Life Insurance Premium/Income ratio

I have a old, not so old, client that is applying for a Whole life policy for he and wife. I attempted to steer them to GUL, so he steered me back to Whole Life. He has a good income, but imo not sufficient to justify the premium he will pay for WL coverage. Fortunately, they are both a preferred risk.

It's not like taking food out of baby's mouth, at his income level >$200K, but the policy he wants is ~9% of income. That is significantly higher than anything I would ever suggest. I have several clients with incomes $300K+ and not one is spending that kind of money on life premiums, even older ones that probably would be okay doing it.

Curious as to how some of you, who may have had clients that kinda sorta went off the common sense track with premiums, handled it?
 
I have a old, not so old, client that is applying for a Whole life policy for he and wife. I attempted to steer them to GUL, so he steered me back to Whole Life. He has a good income, but imo not sufficient to justify the premium he will pay for WL coverage. Fortunately, they are both a preferred risk.

It's not like taking food out of baby's mouth, at his income level >$200K, but the policy he wants is ~9% of income. That is significantly higher than anything I would ever suggest. I have several clients with incomes $300K+ and not one is spending that kind of money on life premiums, even older ones that probably would be okay doing it.

Curious as to how some of you, who may have had clients that kinda sorta went off the common sense track with premiums, handled it?

Income isnt the only source they may be planning to pay premiums over time. IE: depending on current age they may know they have SS coming in a few years, they may have sizeable 401k funds they know they will have to receive distributions from. They may have have a tremendous amount in bank savings/money market, etc.

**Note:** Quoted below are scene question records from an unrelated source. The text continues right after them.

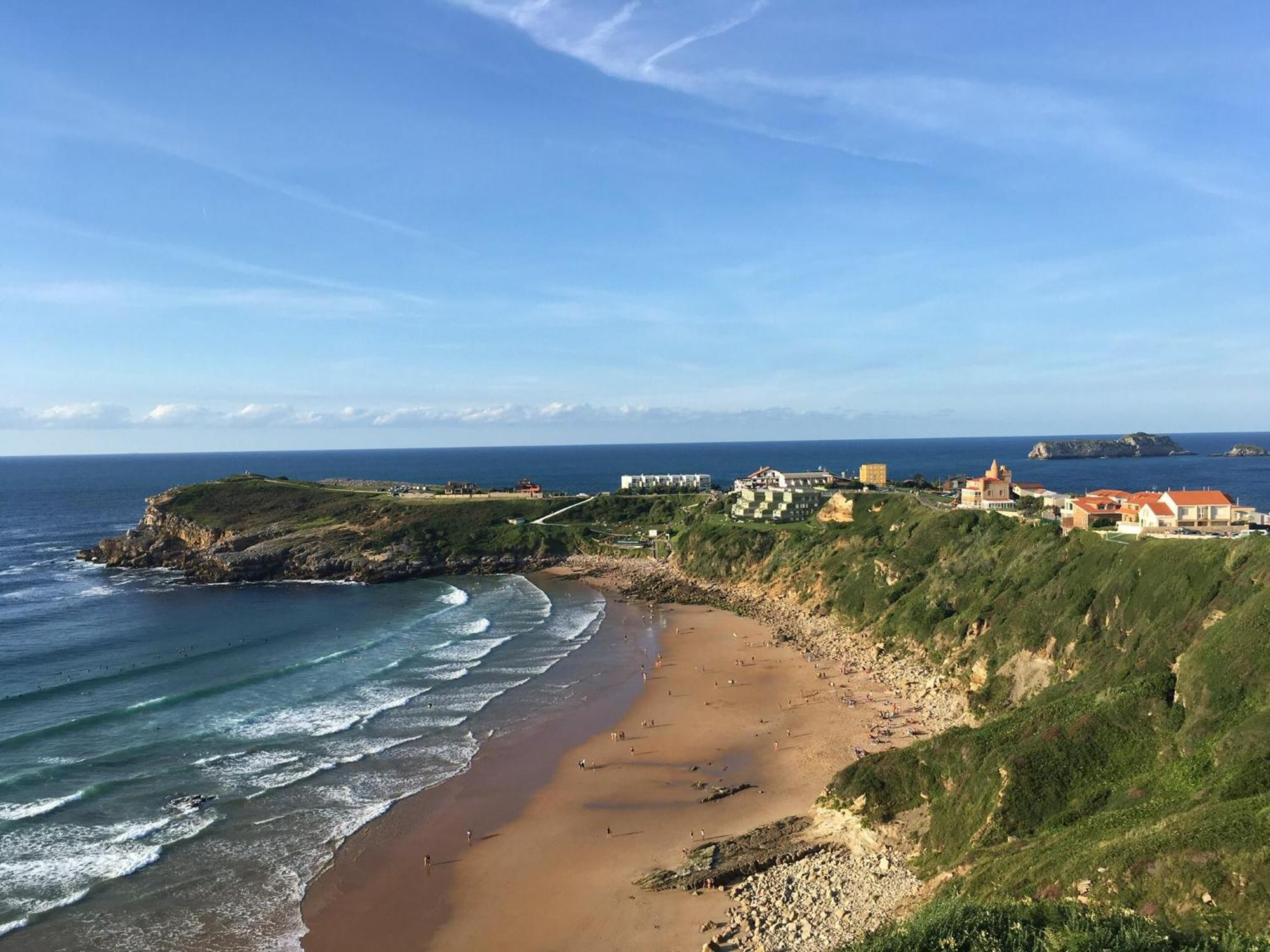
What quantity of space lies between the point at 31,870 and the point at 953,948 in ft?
117

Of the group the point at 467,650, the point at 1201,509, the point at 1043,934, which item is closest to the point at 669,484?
the point at 467,650

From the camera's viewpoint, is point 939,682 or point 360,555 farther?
point 360,555

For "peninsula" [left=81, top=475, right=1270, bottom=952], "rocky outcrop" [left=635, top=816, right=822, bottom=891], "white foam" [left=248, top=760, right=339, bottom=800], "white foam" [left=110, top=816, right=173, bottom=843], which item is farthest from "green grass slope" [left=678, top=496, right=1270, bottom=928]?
"white foam" [left=110, top=816, right=173, bottom=843]

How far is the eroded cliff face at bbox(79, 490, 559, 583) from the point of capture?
106 m

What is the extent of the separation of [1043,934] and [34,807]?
43344 millimetres

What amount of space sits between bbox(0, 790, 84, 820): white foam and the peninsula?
69.6 feet

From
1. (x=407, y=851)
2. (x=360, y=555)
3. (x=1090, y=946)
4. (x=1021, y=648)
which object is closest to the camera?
(x=1090, y=946)

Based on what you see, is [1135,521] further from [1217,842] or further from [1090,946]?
[1090,946]

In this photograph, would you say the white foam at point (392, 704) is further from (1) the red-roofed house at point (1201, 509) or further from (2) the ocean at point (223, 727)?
(1) the red-roofed house at point (1201, 509)

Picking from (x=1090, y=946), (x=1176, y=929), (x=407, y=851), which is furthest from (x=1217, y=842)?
(x=407, y=851)

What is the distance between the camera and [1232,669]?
2947 centimetres

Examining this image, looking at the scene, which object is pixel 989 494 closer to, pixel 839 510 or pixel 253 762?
pixel 839 510

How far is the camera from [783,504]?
104 metres

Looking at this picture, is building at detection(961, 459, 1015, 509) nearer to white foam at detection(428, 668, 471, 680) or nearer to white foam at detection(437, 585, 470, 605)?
white foam at detection(428, 668, 471, 680)
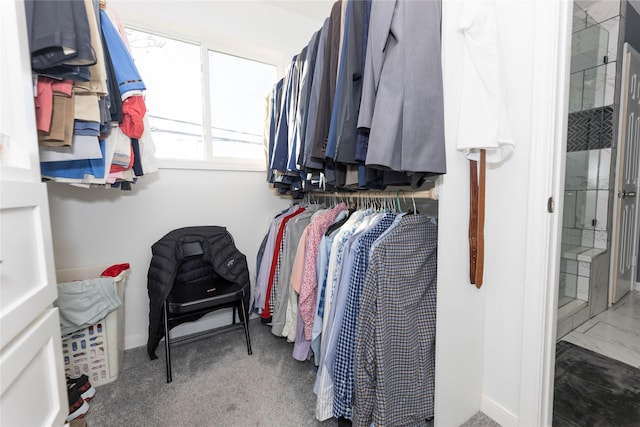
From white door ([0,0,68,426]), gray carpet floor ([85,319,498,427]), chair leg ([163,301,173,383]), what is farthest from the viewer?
chair leg ([163,301,173,383])

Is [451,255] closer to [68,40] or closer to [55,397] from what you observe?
[55,397]

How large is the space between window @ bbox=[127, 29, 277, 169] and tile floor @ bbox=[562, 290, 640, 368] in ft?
8.69

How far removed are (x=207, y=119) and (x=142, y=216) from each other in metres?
0.82

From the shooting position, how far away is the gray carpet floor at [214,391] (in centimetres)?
122

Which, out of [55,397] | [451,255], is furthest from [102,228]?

Many carriers have formulas for how much they will allow of income or assets to be committed.
 
I dont think it is out of line.
He could have reduced his contribution to a 401k and has use of that.
He may be spending down another asset.
Maybe a debt was paid off and he has use of that money.
It is not like he is throwing this money down the toilet.
Design a policy that has reasonable early cash values in case of emergency.
He will have access to the c/v via loan, withdrawl even use as collateral with a 3rd party lender.
He steerered you back to whole life: did you ask why?
 
It's not like taking food out of baby's mouth, at his income level >$200K, but the policy he wants is ~9% of income.

As an FE agent I usually run a 10% max of income for most of my suggested coverage. Of course not dealing with $200K earners, but I believe the percentage holds.

He steerered you back to whole life: did you ask why?

That is a great question! The difference between helping a client get what they are looking for or being sold what we think. He may not be telling you the whole story. High earners seem to very rarely be totally up front and you often have to ask many follow-up questions to better understand their thinking.